Nuns from the Catholic Chesterfield Inlet mission, Nunavut. They were probably the local clinic's nurses as well. 1935. Credit: D.L. McKeand / Library and Archives Canada / e004413854
Nuns from the Catholic Chesterfield Inlet mission, Nunavut. They were probably the local clinic's nurses as well. 1935. Credit: D.L. McKeand / Library and Archives Canada / e004413854

To work on the historicity of the nursing profession is to showcase a global Canadian social heritage. The religious communities are a heritage that is of course material and immaterial, but it is also a social heritage [2] in the sense that it is characterized by skills and "customs still in operation in our culture, beyond their more or less forgotten religious references" [3]. Education, health, social services, charity work are so many areas for public action and such large sections of life in society that rest on a heritage left by religious orders, in particular the nun congregations, whose important contribution to the historical construction of the Canadian hospital system we can now see.

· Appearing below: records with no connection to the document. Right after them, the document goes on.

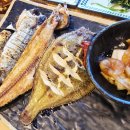 더벤티창원명곡점 | 창원점심맛집 달빛에 구운 고등어 창원명곡점 화덕 생선구이 한상 후기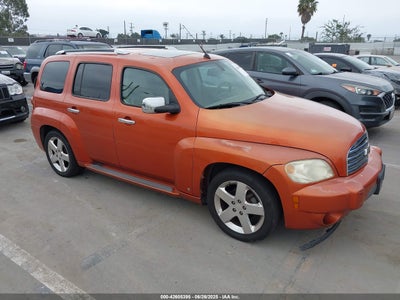CHEVROLET HHR 2008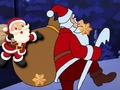 ゲーム隠されたクリスマスクッキーオンライン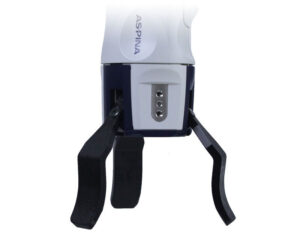 幅広爪オプションの画像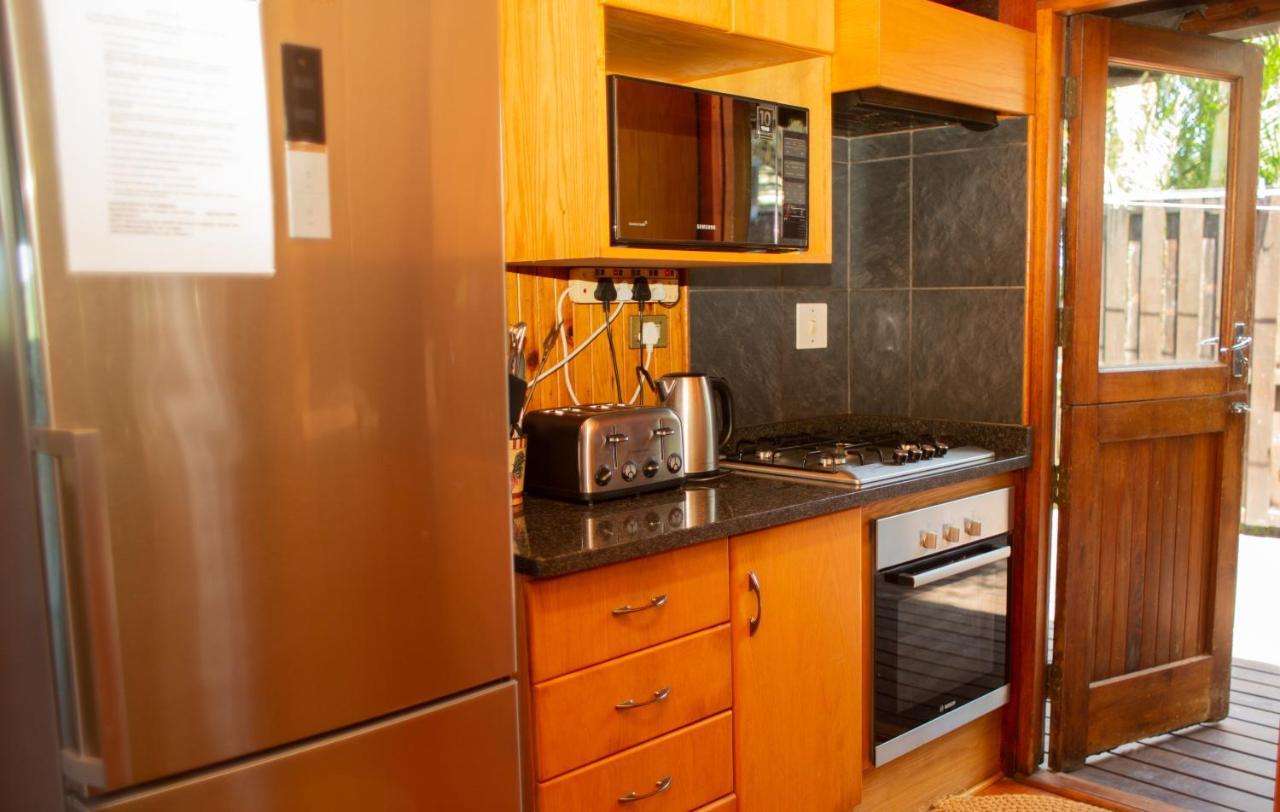 Chalet House 34
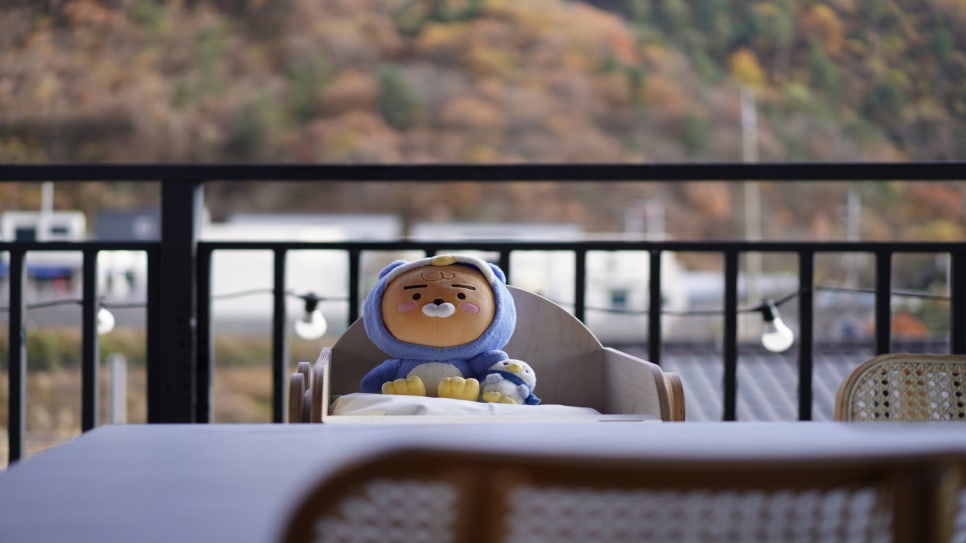또바기펜션 이미지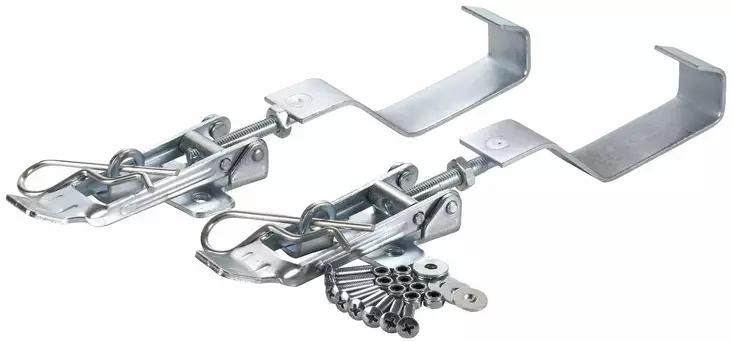 KUOMULUKKO 2KPL TARVIKKEINEEN JAXAL - Kuomut - PV300271 - 1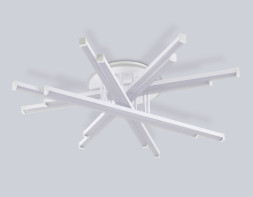 Светильник потолочный Ambrella Light COMFORT FL6275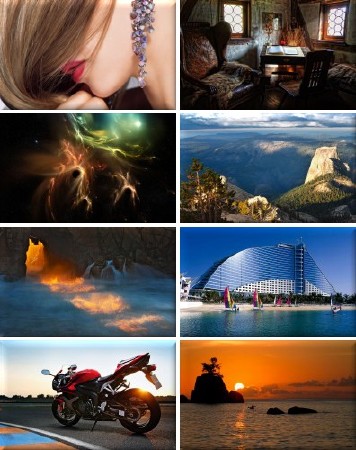 HQ Wallpapers for PC -      - Pack 115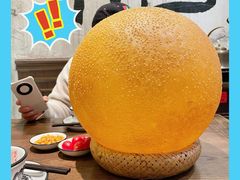 -杨记隆府重庆江湖菜(龙湖滨江天街店)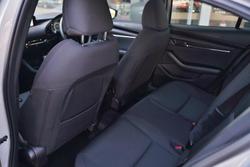 2023 Mazda 3 G25 Evolve SP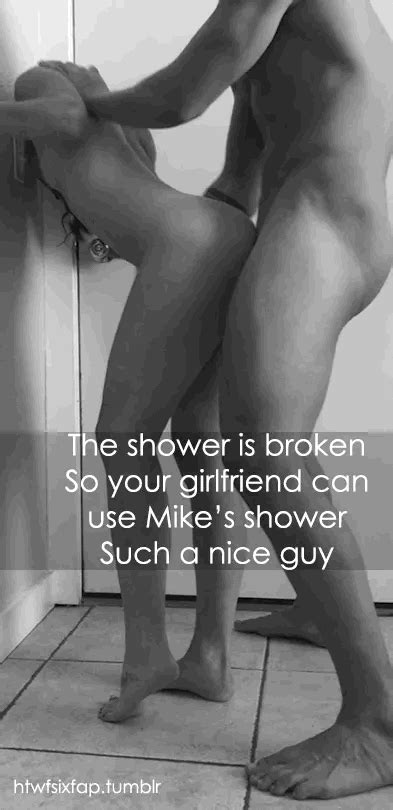 Shower S Sex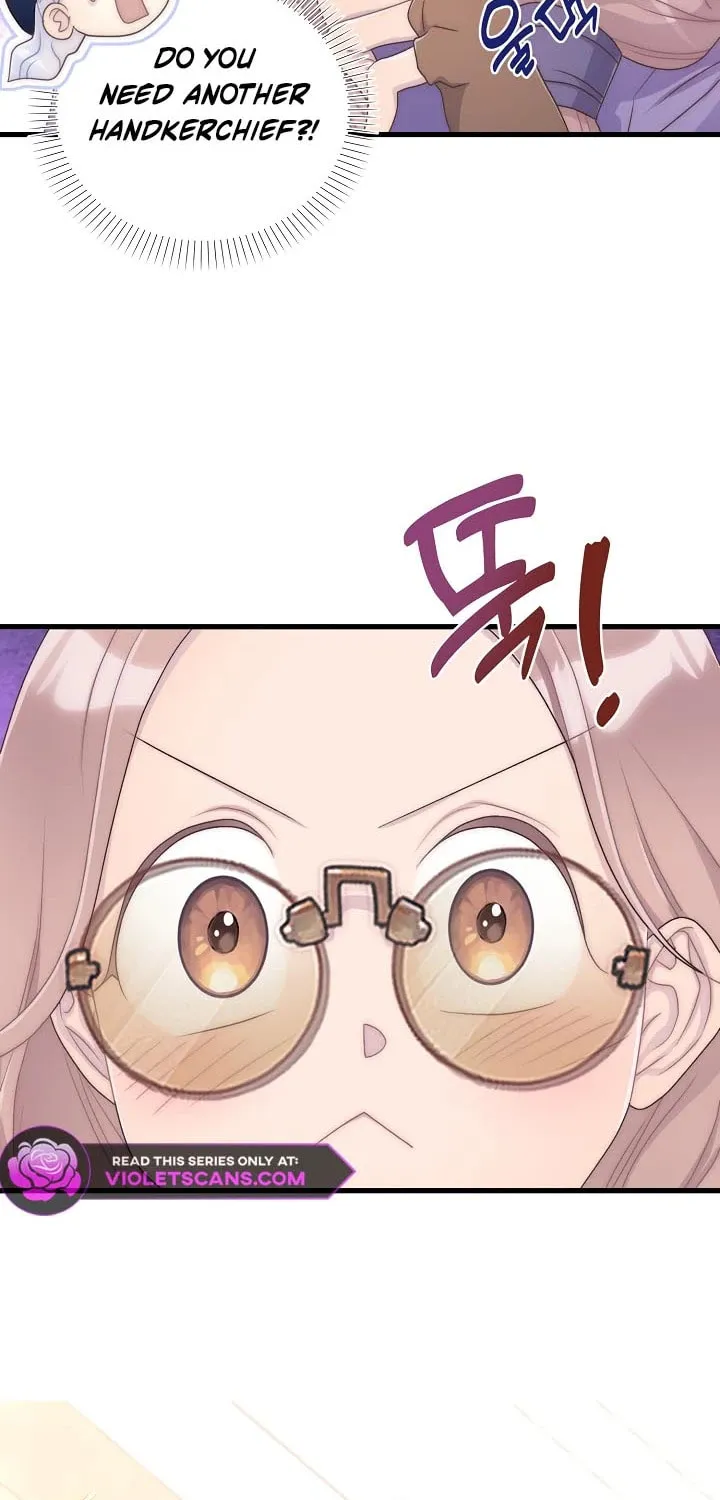 The Youngest Is Preventing the End of the World Chapter 42 page 26 -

The J. Marchand and M. Lachambie nuns assist doctor Mulvihill who is putting a cast on a young Native at St Joseph hospital, Fort Resolution, N.W.T. ca 1949. Credit: Library and Archives Canada / e002414883.
The J. Marchand and M. Lachambie nuns assist doctor Mulvihill who is putting a cast on a young Native at St Joseph hospital, Fort Resolution, N.W.T. ca 1949. Credit: Library and Archives Canada / e002414883.

For the past decade or so, this heritage is being restored and exposed to the general public. So the Augustine monastery of Quebec was renovated in 2016 and transformed into a cultural facility proposing, other than the museum, housing and a program of wellness activities. This social heritage can also be seen in public spaces by erecting, in several of the country's provinces, monuments honoring the religious congregations and their role in the construction of the country, such as the one put up in 2016 at Winnipeg (MB) called The Legacy of Care, Courage and Compassion Commemorative Monument. As can be seen, the three notions used to describe this social heritage are those that are commonly used today to describe nurses.

 

In Canada, the pandemic will then have at least reminded us of, other than the fact that nurses are vital, the history of the nursing profession. Between care and "front lines", this last one is intimately linked to religious congregations, and it tends to now become a social heritage made more visible by Covid-19.

[1]  Ferland Sr. Léonie, sgm., Sentinelles du Christ, Les Sœurs Grises de Montréal à la Baie d’Hudson, Montreal, Print from Grey Nuns' Hospital in Montreal, 1944.

[2] Berthold E., Une société en héritage. L’œuvre des communautés religieuses pionnières à Québec, Quebec: Publications du Québec, 2015.

[3] Lucier P., "Le patrimoine immatériel des communautés religieuses et ses traces dans la culture", Études d’histoire religieuse, 2012, 78/1, p. 5-11.


Marion Robinaud is a doctoral student in anthropology (EHESS), associated researcher at Mondes Américains – CENA and currently Research and Teaching Assistant at the University of Toulouse Jean Jaurès (Lisst-Cas). Her research is on the women's evangelism missions in their relationship with Canadian indigenous populations (19-21st centuries). The Institut des Amériques recently published her book Religieuses et Amérindiens. Anthropologie d’une rencontre dans l’Ouest canadien, PUR Editions.